Anybody with asthma will tell you that nighttime is the most common time for an attack to come on. Asthma is often triggered by allergens, and the dust mites found in bedding items such as pillows and duvets are often the trigger, which causes many people to have an asthma attack. For this reason, it is a good idea to use anti-allergy covers on bedding, which eliminate the dust mites and helps to keep the risk of an asthma attack low. It’s also advisable to wash your bedding each week in hot water to get rid of the dust mites, and use a dehumidifier in the bedroom to help prevent mold and reduce excess moisture.
Take up the carpets
This might seem a little extreme, but dust mites in carpets are just what you don’t need when you’re trying to get a handle on your asthma and prevent an attack. If you always seem to have asthma attacks in your home or more specifically in the carpeted rooms of your home even when you have used your preventative inhaler, the dust mites in the carpets are most likely a big trigger. You should consider removing the carpets and switching to laminate flooring instead. If this isn’t possible, at least vacuum the carpets twice a week or more with a cleaner that’s fitted with a HEPA air filter.
Keep a diary
Keeping a diary” of your asthma triggers and symptoms is an ideal way to help you understand your asthma better and learn what is most likely to set you off wheezing or even give you an asthma attack. You can keep a written diary of this. Or, you might want to keep it electronically in your smartphone or tablet, where you may be able to find some apps specifically designed for the purpose in order to make tracking your triggers simpler. If you use home health billing software, ask your healthcare provider or healthcare vendor if there are any applications available from them for tracking asthma triggers.

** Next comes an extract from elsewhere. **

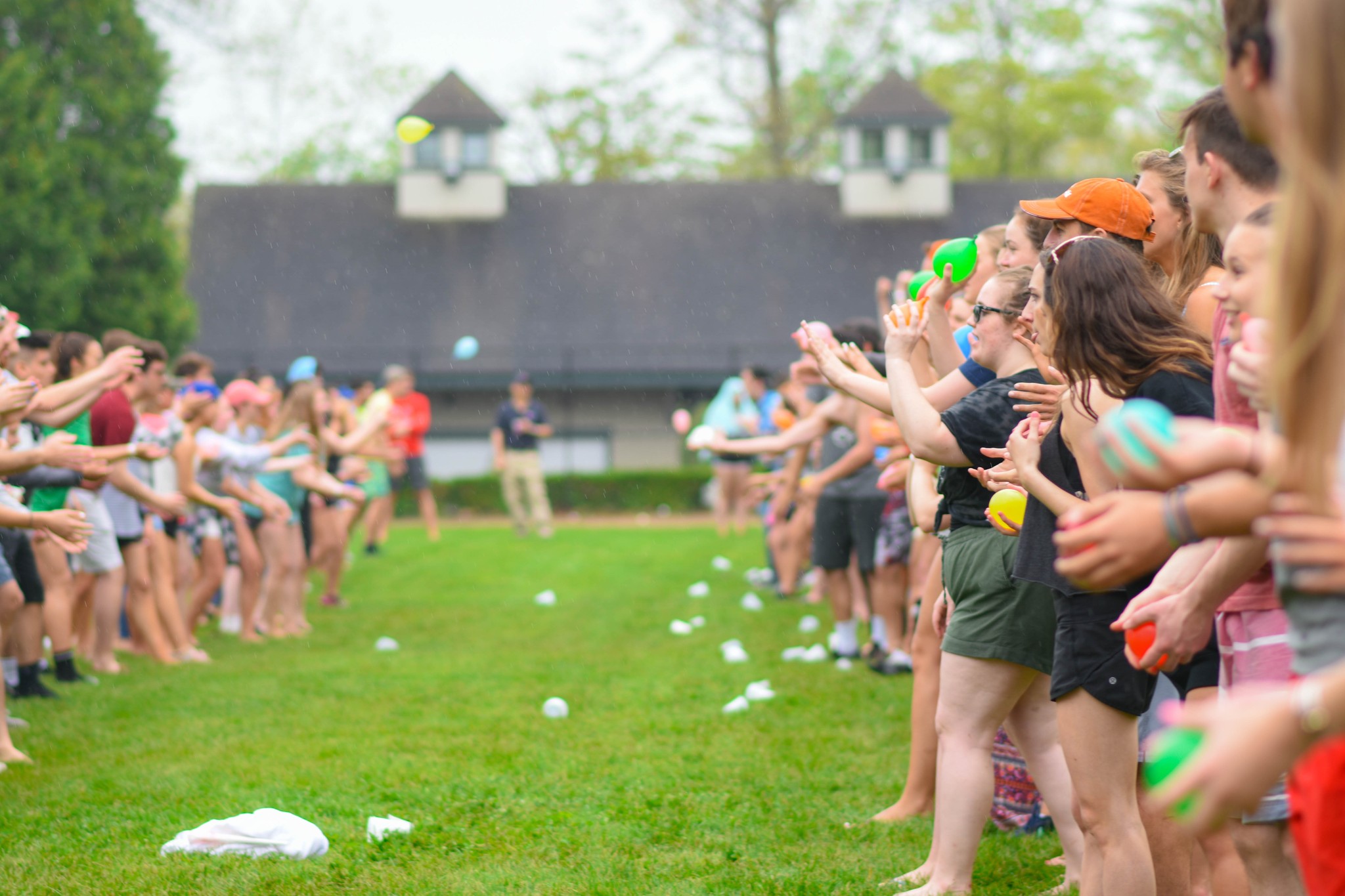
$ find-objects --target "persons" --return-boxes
[883,266,1085,896]
[0,305,442,772]
[490,375,554,540]
[685,0,1345,896]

Avoid harsh cleaning products
Although keeping your home clean and as dust-free as possible are crucial when it comes to looking after your asthma, it’s important that you don’t use harsh cleaning products or chemicals whenever possible as the fumes from these can actually trigger an asthma attack. Instead, use milder cleaning products that are less likely to give off strong fumes. You may be able to ask your healthcare provider for a list of recommended cleaning products that are less likely to cause an attack.
Take Your meds
Although it might seem obvious, there are a lot of asthmatics who actually stop taking their long term inhalers simply because they feel better or haven’t had an asthma attack in a while. However, it’s actually the long term inhaler that is causing this – and if you stop taking it, you’ll see the old symptoms slowly creep back. You should take the recommended dosage of your long term inhaler each day, normally in the morning and in the evening. One good tip is to keep this inhaler in your bathroom, so that you get into the habit of taking it after you’ve brushed your teeth.

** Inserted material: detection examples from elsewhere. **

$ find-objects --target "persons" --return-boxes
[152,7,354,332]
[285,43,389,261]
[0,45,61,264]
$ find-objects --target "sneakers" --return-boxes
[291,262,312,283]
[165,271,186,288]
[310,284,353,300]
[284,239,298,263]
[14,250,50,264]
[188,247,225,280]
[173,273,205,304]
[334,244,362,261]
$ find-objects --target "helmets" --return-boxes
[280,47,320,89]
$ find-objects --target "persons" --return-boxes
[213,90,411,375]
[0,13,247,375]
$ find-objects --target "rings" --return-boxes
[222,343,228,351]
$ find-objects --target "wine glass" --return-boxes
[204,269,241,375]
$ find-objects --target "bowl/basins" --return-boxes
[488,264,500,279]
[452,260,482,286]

Making sure that you attend regular asthma reviews with your physician is crucial, as they will be able to assess your progress and ensure that the medication you have been prescribed is working for you. You should also attend reviews to make any updates or changes to your asthma action plan, which should have been completed with your doctor when you were initially diagnosed. Even if you’re not feeling sick or haven’t noticed any worsening of symptoms, it’s vital that you attend reviews when required.